▸ Aim:
Render the lines from the one containing "Place these in" through the final line as a JSON list of strings, with one string per line and blank lines omitted.

********************

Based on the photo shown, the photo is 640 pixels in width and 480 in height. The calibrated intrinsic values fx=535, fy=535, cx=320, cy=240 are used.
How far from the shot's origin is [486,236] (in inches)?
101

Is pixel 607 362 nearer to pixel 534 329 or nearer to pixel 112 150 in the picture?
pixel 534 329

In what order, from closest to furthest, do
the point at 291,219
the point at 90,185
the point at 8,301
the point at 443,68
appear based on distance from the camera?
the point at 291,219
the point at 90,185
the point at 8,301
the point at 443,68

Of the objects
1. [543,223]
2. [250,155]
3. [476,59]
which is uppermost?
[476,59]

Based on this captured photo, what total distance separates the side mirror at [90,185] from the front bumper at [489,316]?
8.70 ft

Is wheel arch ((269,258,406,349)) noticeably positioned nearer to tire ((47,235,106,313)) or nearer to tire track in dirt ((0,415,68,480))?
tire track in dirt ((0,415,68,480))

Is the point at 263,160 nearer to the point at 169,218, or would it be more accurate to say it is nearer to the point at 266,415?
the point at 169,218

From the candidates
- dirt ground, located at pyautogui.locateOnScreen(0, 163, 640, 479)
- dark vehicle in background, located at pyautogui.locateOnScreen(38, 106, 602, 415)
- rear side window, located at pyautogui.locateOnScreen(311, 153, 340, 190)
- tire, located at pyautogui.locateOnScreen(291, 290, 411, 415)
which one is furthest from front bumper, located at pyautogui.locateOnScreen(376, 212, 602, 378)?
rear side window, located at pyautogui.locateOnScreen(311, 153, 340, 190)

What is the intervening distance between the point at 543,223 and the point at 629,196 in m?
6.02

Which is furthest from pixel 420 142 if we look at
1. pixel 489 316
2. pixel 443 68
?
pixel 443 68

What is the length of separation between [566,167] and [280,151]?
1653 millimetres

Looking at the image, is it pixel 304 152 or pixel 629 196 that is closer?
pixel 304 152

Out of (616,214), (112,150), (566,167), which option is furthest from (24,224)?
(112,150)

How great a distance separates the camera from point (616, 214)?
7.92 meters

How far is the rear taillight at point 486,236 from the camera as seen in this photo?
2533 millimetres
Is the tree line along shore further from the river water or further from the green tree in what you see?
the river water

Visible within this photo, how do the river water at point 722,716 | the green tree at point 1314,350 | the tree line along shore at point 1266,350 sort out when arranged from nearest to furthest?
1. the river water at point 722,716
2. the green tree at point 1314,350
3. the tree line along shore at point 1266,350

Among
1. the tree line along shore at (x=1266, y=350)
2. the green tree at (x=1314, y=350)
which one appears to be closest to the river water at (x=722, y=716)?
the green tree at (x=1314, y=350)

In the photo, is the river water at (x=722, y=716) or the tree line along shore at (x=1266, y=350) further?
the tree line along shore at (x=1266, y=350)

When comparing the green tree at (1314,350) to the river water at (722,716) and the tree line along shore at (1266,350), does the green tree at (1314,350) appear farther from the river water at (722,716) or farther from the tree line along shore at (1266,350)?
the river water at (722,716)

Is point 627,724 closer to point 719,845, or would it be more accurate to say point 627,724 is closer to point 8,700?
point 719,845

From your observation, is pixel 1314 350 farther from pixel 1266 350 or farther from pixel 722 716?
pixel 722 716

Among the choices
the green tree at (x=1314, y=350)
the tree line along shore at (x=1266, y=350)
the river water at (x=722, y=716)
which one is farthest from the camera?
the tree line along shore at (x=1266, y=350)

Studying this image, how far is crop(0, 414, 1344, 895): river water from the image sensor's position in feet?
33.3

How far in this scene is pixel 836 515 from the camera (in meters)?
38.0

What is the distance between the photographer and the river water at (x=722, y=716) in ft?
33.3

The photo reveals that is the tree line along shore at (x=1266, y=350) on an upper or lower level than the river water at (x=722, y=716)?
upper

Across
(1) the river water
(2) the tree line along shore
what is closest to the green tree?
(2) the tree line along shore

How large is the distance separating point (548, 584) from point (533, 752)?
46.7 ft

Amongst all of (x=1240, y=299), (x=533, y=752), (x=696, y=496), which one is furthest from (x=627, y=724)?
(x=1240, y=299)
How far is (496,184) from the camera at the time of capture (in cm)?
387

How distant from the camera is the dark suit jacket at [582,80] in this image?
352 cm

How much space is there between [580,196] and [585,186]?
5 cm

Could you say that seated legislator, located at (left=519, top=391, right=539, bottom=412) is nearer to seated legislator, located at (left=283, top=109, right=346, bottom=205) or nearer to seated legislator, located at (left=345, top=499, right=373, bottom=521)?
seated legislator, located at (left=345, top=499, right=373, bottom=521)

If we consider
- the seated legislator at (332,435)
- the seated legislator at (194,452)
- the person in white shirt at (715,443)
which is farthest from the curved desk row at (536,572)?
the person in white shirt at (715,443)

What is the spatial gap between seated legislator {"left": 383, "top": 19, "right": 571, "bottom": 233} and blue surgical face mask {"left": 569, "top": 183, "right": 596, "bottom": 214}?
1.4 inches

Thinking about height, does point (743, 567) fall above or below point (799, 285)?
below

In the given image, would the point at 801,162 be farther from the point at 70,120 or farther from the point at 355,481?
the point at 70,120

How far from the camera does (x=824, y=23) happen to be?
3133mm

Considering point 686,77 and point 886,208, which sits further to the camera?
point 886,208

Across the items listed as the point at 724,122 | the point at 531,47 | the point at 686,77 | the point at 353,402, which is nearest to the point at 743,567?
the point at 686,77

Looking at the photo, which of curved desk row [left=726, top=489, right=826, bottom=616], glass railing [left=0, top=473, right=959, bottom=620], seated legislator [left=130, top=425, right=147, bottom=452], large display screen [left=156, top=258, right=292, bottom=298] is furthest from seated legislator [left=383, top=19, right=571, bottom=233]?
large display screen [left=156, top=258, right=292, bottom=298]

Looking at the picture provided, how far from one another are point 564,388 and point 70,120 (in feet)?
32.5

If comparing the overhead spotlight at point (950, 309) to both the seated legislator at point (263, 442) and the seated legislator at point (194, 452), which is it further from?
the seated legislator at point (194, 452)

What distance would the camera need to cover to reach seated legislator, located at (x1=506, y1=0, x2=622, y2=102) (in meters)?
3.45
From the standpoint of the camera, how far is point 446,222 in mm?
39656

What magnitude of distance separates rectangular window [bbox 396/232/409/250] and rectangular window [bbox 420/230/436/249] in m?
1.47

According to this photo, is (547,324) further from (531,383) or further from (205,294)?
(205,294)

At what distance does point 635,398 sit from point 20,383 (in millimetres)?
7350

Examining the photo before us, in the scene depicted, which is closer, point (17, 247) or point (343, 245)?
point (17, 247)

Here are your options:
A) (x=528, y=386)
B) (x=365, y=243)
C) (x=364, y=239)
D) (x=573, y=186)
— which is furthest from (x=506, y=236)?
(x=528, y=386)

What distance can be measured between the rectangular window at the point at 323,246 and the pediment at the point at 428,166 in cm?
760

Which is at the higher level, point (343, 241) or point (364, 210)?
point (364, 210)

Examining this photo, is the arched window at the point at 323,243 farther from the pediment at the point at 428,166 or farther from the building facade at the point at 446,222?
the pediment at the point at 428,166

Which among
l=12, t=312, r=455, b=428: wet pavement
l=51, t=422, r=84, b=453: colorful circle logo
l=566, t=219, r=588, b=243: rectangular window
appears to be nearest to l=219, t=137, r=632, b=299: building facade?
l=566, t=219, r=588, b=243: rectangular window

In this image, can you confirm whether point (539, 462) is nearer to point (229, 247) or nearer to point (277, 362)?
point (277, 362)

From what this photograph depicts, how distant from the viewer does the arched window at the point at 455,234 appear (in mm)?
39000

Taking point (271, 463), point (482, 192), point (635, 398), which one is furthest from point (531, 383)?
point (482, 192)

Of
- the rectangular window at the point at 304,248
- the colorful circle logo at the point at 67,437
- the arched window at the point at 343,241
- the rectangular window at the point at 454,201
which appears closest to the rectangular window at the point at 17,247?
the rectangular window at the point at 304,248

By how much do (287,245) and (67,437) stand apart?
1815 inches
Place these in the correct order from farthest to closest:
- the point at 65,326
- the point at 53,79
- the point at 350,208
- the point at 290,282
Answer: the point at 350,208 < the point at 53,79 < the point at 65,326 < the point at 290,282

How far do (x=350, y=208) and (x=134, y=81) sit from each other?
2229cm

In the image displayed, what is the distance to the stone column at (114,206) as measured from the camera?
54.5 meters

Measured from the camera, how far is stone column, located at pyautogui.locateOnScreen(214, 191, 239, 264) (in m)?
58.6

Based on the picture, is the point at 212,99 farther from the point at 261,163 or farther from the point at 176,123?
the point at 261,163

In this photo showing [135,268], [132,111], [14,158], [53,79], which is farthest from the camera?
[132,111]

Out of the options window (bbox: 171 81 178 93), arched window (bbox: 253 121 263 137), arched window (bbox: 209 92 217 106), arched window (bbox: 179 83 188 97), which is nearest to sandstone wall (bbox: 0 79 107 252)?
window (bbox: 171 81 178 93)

********************

▸ Task answer:
[
  "Place these in the correct order from farthest to closest:",
  "- the point at 65,326",
  "- the point at 53,79",
  "- the point at 350,208",
  "- the point at 290,282",
  "Answer: the point at 350,208 < the point at 53,79 < the point at 65,326 < the point at 290,282",
  "How far do (x=350, y=208) and (x=134, y=81) sit from each other?",
  "2229cm",
  "In the image displayed, what is the distance to the stone column at (114,206) as measured from the camera?",
  "54.5 meters",
  "Measured from the camera, how far is stone column, located at pyautogui.locateOnScreen(214, 191, 239, 264) (in m)?",
  "58.6",
  "Based on the picture, is the point at 212,99 farther from the point at 261,163 or farther from the point at 176,123?",
  "the point at 261,163",
  "In this photo showing [135,268], [132,111], [14,158], [53,79], which is farthest from the camera?",
  "[132,111]",
  "Out of the options window (bbox: 171 81 178 93), arched window (bbox: 253 121 263 137), arched window (bbox: 209 92 217 106), arched window (bbox: 179 83 188 97), which is nearest to sandstone wall (bbox: 0 79 107 252)?",
  "window (bbox: 171 81 178 93)"
]